Parkinson bzw. Morbus Parkinson ist eine langsame fortschreitende neurologische Erkrankung. Hauptmerkmal ist ihr Verursachen von unkontrollierbarem Zittern – einhergehend mit Lähmungserscheinungen. Grund ist das Absterben wichtiger Nervenzellen. Hier ist fachliche Betreuung gefragt, die Ihnen die AUGUST-BIER-KLINIK als modernes Therapiezentrum umfassend bietet. Um Angehörigen und Betroffenen präventiv oder begleitend einen genaueren Blick auf das Thema Parkinson zu ermöglichen, haben wir die meistgestellten Fragen mit passenden Antworten hier für Sie zusammengestellt.

Gibt es Risikogruppen für Parkinson?

Umfangreiche und vielfältige Forschungsanstrengungen konnten bislang keine klar definierten Risikofaktoren für das Auftreten einer Parkinson-Erkrankung feststellen. Es ist daher sehr schwierig, Patienten im Vorfeld des Auftretens der Erkrankung zu identifizieren, die dafür ein hohes Risiko tragen. Daher ist es nicht möglich, eine primäre Prophylaxe durchzuführen. Ebenfalls unmöglich ist es, die Bevölkerung dahingehend aufzuklären, bestimmte Risiken zu meiden, um die Wahrscheinlichkeit für das Auftreten einer Parkinson-Erkrankung zu mindern.
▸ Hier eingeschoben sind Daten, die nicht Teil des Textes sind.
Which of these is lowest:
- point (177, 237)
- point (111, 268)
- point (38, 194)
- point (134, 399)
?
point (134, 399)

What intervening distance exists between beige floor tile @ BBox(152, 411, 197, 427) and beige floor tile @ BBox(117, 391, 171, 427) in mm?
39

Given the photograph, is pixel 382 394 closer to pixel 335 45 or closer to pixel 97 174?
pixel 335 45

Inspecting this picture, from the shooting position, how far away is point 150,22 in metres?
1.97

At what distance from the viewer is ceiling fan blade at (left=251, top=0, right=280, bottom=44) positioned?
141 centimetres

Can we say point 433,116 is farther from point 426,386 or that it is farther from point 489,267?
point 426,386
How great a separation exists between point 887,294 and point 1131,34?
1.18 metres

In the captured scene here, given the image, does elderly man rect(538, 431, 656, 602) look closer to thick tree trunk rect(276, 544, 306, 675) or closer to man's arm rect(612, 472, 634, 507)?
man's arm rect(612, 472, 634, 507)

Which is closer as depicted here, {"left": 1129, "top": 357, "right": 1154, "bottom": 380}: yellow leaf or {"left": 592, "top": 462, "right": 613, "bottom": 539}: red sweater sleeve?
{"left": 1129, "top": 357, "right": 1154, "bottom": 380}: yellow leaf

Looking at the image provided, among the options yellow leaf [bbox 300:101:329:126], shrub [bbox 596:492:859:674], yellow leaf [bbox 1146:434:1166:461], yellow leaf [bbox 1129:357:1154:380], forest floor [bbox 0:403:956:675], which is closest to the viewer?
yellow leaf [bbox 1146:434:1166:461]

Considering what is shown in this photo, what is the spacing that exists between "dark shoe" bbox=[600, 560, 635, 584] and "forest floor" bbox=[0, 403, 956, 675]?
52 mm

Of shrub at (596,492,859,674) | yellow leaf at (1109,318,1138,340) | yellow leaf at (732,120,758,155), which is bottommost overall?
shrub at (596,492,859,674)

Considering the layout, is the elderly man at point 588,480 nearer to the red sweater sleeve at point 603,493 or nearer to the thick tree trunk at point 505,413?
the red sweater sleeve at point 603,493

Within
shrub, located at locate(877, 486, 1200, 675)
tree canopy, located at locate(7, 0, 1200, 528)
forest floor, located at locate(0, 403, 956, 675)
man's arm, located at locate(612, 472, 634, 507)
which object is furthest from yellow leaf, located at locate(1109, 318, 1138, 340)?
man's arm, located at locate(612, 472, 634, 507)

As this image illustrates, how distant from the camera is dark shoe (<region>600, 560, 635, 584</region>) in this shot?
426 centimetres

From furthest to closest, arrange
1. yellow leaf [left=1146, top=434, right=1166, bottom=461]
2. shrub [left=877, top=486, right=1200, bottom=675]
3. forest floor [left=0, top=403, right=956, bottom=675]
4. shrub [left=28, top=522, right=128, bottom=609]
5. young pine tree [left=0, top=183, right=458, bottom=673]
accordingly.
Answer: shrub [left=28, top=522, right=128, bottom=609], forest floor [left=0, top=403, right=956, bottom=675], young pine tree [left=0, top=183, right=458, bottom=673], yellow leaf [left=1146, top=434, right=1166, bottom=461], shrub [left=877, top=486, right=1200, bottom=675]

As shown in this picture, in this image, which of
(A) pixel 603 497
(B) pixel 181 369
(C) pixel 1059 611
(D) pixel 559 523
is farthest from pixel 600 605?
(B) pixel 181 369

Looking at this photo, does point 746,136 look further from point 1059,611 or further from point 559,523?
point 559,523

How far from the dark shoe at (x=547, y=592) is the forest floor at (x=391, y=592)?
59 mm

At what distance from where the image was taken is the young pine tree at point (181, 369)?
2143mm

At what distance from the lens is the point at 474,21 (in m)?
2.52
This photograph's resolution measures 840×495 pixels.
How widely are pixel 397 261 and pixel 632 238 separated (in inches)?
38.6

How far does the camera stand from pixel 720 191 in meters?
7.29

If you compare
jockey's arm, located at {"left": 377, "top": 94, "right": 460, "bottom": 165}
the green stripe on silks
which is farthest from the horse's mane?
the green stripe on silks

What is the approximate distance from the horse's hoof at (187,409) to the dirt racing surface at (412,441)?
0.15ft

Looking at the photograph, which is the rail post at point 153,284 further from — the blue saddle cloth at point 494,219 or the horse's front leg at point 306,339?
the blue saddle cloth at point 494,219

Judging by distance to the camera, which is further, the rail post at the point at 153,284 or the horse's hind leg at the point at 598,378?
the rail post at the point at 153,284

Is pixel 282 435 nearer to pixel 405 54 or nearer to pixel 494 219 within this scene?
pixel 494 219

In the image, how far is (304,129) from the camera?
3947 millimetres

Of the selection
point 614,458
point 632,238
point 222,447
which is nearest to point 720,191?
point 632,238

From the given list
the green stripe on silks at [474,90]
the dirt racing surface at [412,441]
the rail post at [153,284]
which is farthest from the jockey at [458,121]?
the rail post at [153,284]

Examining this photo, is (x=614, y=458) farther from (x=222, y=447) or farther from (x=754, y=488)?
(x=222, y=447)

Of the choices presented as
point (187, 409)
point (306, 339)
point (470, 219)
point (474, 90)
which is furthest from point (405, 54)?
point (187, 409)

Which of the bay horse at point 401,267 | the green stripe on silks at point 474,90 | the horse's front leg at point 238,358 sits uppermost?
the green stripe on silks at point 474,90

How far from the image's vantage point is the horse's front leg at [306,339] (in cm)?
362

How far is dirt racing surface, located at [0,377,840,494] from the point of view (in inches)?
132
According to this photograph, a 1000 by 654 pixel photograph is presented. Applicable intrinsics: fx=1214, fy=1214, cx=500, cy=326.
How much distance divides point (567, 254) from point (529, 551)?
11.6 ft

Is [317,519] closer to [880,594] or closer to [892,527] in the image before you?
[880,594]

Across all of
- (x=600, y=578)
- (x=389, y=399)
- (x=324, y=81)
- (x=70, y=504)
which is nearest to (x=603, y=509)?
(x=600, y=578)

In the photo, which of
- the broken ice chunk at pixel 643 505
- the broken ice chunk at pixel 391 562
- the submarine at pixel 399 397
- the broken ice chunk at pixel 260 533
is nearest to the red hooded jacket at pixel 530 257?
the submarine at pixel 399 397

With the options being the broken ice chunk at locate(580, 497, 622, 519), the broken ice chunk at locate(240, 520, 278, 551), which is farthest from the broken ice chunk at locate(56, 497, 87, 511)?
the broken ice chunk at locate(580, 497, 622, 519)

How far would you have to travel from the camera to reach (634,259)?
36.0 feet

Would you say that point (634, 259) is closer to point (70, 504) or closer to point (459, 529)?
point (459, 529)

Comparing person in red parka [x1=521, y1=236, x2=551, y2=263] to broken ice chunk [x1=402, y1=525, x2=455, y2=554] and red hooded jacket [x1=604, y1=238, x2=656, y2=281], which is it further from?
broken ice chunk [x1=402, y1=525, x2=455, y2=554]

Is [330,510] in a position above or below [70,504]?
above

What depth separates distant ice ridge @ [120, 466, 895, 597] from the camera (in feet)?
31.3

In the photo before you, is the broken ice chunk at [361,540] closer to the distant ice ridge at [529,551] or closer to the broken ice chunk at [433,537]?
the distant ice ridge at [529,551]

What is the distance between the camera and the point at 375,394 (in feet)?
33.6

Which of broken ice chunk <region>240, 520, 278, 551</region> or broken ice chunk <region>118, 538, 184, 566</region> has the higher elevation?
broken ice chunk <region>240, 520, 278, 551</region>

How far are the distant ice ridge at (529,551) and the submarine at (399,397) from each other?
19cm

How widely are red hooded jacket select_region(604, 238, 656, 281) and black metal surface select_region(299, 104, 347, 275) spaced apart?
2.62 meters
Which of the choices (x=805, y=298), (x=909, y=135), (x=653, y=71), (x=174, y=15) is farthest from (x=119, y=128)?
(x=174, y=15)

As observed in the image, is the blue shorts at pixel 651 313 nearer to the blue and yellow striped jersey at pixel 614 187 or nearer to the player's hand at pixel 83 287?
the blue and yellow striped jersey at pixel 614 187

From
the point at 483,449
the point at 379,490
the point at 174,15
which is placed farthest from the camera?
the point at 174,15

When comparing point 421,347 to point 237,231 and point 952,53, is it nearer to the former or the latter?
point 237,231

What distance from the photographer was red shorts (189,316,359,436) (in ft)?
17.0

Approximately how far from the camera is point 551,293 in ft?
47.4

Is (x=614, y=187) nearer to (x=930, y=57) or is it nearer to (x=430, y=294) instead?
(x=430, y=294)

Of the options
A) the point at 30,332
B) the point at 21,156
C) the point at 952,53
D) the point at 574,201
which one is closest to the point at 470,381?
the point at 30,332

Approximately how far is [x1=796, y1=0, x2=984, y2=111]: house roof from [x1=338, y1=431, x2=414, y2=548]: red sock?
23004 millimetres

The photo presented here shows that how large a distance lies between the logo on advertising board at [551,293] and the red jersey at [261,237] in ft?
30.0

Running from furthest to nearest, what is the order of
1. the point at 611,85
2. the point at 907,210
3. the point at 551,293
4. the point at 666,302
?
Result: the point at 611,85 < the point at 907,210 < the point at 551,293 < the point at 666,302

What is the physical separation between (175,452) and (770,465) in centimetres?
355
Molekularbiologische Forschungen haben gezeigt, dass es einige Gene im Erbgut des Menschen gibt, die mit dem Auftreten der Parkinson-Erkrankung assoziiert sind. Eine davon ableitbare Gendiagnostik ist jedoch nicht in Sicht.

Vergleicht man die Auftretenshäufigkeiten für die Parkinson-Erkrankung, so zeigen sich Tendenzen, dass die Landbevölkerung stärker betroffen ist als die städtische Bevölkerung, ohne dass hierfür verlässliche Faktoren benannt werden könnten. Auch scheinen Raucher weniger betroffen zu sein als Nichtraucher.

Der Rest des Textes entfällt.